Despair

But we don’t talk about the poor, now that everyone’s been promoted to the middle class:

An extremely disturbing new study published in the American Journal of Public Health finds that suicides have replaced car accidents as the leading cause of injury-related death in the U.S. This is partly because deaths from automobile accidents are down — that’s the good news.

But the truly catastrophic news is that the suicide rate has increased dramatically: between 2000 and 2009, according to data from the U.S. National Center for Health Statistics, deaths by suicide went up by 15%, and deaths from poisoning increased by a whopping 128%. Moreover, researchers say that many of the poisoning deaths, which are labeled as “accidental,” may actually be intentional. According to the study’s author, Professor Ian Rockett, an epidemiologist at West Virginia University, “Suicides are terribly undercounted; I think the problem is much worse than official data would lead us to believe.” He added “there may be 20 percent or more unrecognized suicides.”

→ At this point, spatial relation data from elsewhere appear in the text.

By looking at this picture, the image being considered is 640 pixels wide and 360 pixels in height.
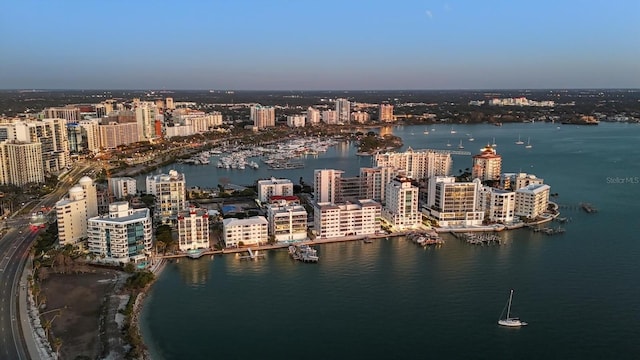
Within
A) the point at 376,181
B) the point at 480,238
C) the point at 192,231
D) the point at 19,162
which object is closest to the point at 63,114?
the point at 19,162

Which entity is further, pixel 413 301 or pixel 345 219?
pixel 345 219

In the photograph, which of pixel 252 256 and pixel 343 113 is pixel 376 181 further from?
pixel 343 113

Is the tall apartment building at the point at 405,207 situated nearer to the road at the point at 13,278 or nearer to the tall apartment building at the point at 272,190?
the tall apartment building at the point at 272,190

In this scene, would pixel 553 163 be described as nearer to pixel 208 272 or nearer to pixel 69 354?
pixel 208 272

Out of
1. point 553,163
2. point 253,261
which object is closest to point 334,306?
point 253,261

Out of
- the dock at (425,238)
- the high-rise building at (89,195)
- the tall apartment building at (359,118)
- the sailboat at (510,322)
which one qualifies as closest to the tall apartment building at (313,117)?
the tall apartment building at (359,118)

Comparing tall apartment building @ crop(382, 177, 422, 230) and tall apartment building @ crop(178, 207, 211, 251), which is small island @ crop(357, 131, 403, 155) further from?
tall apartment building @ crop(178, 207, 211, 251)
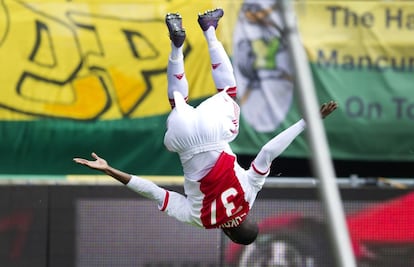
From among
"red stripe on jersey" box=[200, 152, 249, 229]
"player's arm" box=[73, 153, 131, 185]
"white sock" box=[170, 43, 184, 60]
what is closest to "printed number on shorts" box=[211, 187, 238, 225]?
"red stripe on jersey" box=[200, 152, 249, 229]

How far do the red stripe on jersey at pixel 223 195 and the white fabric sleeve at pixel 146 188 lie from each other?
0.27 metres

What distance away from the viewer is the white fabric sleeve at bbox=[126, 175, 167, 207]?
22.0ft

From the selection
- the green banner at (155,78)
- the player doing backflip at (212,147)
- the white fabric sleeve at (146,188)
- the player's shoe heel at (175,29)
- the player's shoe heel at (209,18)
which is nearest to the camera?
the player's shoe heel at (175,29)

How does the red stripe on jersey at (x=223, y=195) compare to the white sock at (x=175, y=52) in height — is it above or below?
below

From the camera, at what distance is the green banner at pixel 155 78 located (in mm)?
9359

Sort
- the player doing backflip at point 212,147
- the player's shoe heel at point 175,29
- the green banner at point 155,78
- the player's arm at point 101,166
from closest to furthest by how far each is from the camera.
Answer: the player's arm at point 101,166 < the player's shoe heel at point 175,29 < the player doing backflip at point 212,147 < the green banner at point 155,78

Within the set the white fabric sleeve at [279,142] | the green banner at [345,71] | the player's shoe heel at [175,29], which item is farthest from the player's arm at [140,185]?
the green banner at [345,71]

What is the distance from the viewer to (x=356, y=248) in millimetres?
9328

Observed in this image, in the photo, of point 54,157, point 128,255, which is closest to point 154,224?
point 128,255

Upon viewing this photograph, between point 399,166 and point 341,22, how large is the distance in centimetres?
137

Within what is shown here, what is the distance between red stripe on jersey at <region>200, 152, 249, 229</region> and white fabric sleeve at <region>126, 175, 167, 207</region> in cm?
27

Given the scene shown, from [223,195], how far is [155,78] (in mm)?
2939

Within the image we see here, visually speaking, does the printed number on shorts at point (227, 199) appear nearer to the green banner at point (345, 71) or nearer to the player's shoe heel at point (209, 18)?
the player's shoe heel at point (209, 18)

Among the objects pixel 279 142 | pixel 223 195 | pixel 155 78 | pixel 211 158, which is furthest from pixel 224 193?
pixel 155 78
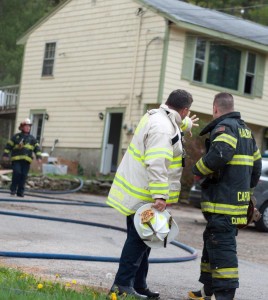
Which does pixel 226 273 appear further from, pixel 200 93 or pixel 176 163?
pixel 200 93

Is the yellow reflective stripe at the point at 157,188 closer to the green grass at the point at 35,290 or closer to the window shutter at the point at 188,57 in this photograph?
the green grass at the point at 35,290

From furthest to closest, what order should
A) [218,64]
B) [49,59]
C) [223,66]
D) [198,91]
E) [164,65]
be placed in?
[49,59], [223,66], [218,64], [198,91], [164,65]

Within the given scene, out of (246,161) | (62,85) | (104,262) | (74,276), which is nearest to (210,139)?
(246,161)

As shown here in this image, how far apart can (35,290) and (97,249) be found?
Answer: 14.5ft

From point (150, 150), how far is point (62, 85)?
21933mm

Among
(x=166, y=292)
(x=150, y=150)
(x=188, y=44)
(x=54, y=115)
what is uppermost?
(x=188, y=44)

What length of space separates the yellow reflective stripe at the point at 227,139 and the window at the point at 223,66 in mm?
18022

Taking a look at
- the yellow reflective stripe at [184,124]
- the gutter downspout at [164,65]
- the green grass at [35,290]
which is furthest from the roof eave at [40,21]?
the green grass at [35,290]

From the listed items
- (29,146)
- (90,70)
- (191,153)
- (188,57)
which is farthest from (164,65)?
(29,146)

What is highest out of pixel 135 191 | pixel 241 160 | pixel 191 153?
pixel 191 153

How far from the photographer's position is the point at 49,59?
96.1 feet

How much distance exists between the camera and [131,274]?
6.76 metres

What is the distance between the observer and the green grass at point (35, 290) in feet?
18.7

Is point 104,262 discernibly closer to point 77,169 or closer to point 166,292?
point 166,292
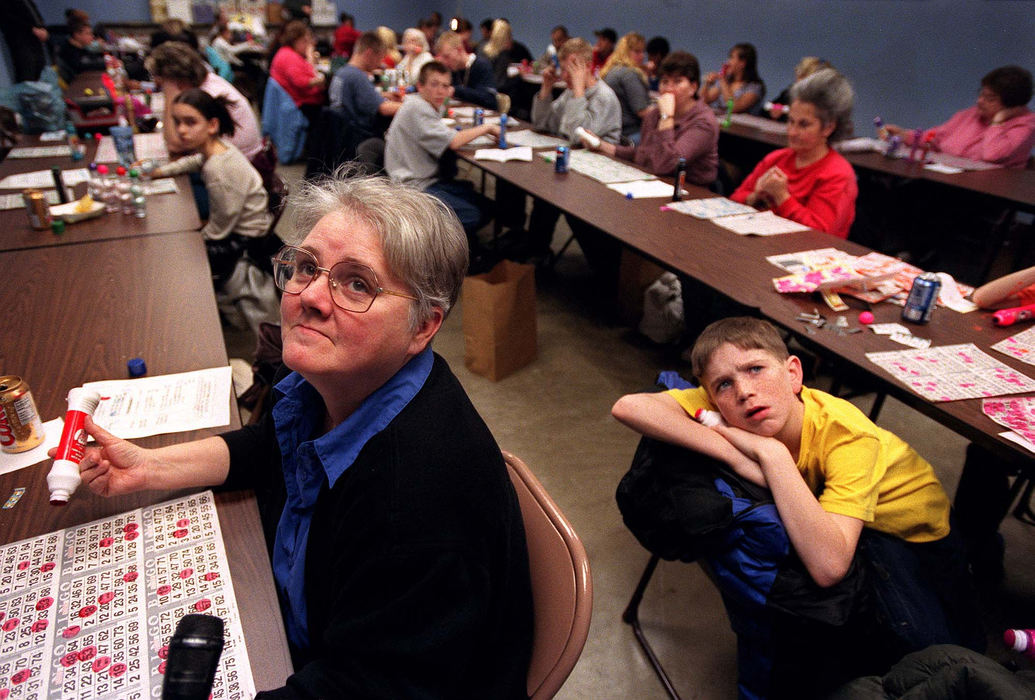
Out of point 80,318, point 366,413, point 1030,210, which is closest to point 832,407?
point 366,413

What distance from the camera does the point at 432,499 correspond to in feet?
2.80

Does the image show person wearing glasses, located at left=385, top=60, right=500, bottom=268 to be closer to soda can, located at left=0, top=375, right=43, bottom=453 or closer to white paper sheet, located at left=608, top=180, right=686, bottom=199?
white paper sheet, located at left=608, top=180, right=686, bottom=199

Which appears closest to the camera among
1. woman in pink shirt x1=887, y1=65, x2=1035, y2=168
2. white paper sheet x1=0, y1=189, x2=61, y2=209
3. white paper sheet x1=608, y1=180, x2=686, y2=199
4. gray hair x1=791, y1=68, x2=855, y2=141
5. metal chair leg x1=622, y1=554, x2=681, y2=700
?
metal chair leg x1=622, y1=554, x2=681, y2=700

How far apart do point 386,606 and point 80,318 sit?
1.43m

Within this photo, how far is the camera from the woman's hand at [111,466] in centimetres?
104

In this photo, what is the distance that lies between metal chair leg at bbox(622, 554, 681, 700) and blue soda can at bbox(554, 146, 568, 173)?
223 centimetres

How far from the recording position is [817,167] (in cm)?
272

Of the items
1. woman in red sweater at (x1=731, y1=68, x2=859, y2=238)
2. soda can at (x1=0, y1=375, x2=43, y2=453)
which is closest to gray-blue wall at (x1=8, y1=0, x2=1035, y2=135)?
woman in red sweater at (x1=731, y1=68, x2=859, y2=238)

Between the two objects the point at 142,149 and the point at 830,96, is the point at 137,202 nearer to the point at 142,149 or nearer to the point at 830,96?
the point at 142,149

Experts note that much of the increase in poisoning deaths is due to prescription drug overdoses, but none of the reports I found about the study speculate about what psychological, social, or economic causes are behind the spike in suicides. (I was unable to find an online copy of the study itself). But there is strong evidence elsewhere that our disastrous economy may be playing a significant role. Last year, a report by the Center for Disease Control and Prevention found that “[s]uicide rates in the U.S. tend to rise during recessions and fall amid economic booms.”

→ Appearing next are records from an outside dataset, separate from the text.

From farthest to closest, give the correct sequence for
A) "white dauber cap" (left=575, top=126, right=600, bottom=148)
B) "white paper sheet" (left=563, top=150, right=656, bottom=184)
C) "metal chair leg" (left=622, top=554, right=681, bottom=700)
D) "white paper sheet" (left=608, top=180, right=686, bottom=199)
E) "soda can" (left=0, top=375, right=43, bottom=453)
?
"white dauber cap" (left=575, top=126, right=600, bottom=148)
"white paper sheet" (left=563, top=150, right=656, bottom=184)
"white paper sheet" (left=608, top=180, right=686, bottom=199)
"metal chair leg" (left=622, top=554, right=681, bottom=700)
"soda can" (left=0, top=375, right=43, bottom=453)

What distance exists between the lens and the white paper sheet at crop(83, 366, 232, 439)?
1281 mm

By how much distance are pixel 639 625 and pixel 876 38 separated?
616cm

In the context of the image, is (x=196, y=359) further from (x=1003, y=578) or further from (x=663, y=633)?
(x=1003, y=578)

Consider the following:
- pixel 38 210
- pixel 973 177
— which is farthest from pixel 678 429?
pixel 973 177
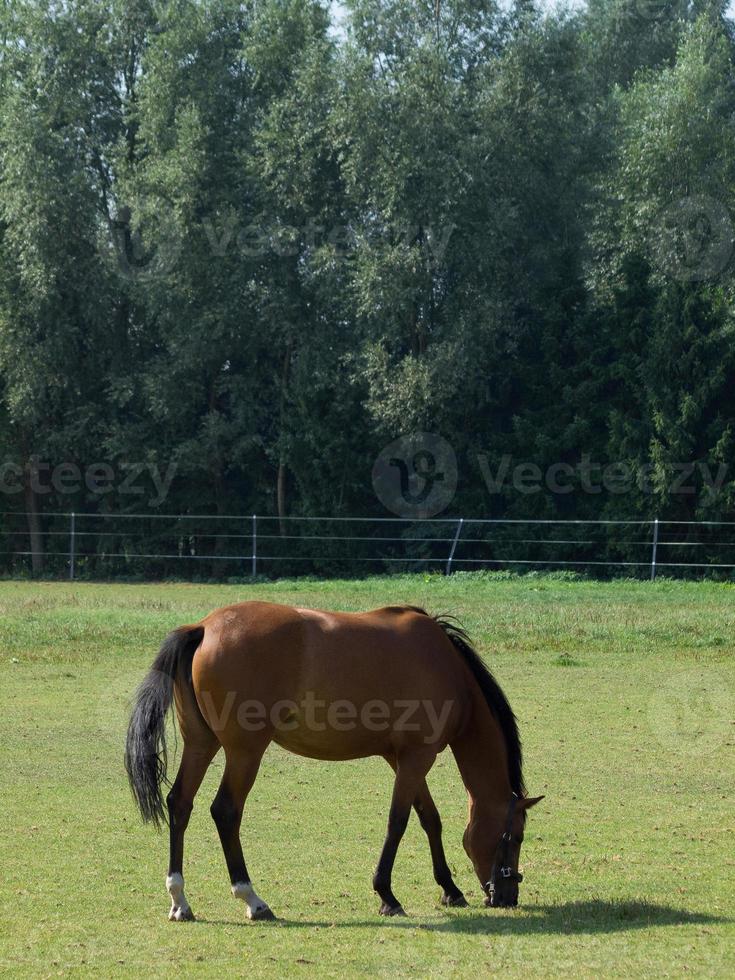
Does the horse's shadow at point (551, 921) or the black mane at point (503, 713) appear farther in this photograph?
the black mane at point (503, 713)

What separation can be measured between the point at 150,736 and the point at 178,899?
34.1 inches

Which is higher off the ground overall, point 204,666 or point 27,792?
point 204,666

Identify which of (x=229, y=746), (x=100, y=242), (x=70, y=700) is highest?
(x=100, y=242)

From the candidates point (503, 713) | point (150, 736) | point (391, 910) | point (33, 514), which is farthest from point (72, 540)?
point (391, 910)

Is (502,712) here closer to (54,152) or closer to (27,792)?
(27,792)

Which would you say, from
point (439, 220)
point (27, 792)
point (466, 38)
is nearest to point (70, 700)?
point (27, 792)

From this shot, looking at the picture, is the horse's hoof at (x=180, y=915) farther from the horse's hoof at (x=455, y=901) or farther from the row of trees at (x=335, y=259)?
the row of trees at (x=335, y=259)

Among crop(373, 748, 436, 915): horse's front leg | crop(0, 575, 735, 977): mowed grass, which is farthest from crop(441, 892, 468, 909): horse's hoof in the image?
crop(373, 748, 436, 915): horse's front leg

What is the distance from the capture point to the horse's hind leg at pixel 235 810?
6598 mm

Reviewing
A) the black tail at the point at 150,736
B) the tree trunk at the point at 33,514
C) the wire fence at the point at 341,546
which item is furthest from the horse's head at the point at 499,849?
the tree trunk at the point at 33,514

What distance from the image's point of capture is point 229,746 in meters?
6.71

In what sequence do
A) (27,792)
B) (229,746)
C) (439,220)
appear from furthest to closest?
(439,220) → (27,792) → (229,746)

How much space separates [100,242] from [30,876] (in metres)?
29.7

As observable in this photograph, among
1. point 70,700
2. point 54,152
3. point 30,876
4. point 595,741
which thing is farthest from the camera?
point 54,152
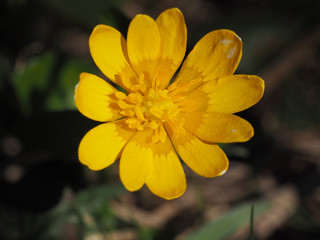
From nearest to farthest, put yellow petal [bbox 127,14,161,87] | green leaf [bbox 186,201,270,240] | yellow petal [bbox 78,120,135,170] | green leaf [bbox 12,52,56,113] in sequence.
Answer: yellow petal [bbox 78,120,135,170] → yellow petal [bbox 127,14,161,87] → green leaf [bbox 186,201,270,240] → green leaf [bbox 12,52,56,113]

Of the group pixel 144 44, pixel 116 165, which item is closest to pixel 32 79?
pixel 116 165

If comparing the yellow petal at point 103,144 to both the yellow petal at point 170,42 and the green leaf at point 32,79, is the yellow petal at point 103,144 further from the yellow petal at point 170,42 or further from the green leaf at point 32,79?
the green leaf at point 32,79

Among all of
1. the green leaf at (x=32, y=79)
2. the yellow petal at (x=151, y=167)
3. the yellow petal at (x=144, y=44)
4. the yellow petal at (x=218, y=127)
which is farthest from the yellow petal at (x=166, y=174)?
the green leaf at (x=32, y=79)

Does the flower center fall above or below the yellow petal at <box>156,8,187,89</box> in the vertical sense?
below

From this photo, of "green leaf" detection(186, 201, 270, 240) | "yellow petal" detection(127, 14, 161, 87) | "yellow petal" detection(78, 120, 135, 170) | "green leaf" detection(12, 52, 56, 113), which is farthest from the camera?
"green leaf" detection(12, 52, 56, 113)

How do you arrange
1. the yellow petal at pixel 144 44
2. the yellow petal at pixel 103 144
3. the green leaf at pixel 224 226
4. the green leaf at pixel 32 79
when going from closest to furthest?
the yellow petal at pixel 103 144
the yellow petal at pixel 144 44
the green leaf at pixel 224 226
the green leaf at pixel 32 79

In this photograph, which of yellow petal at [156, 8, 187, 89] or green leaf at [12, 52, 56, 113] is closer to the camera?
yellow petal at [156, 8, 187, 89]

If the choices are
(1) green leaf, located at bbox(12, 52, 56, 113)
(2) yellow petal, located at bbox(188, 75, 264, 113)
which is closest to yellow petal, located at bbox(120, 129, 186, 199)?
(2) yellow petal, located at bbox(188, 75, 264, 113)

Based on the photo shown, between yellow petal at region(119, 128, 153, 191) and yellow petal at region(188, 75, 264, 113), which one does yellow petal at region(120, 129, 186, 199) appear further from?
yellow petal at region(188, 75, 264, 113)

In Europe, a recent wave of “suicides by economic crisis” has been well-documented, as these shocking statistics attest:

In Greece, the suicide rate among men increased more than 24 percent from 2007 to 2009, government statistics show. In Ireland during the same period, suicides among men rose more than 16 percent. In Italy, suicides motivated by economic difficulties have increased 52 percent, to 187 in 2010 — the most recent year for which statistics were available — from 123 in 2005.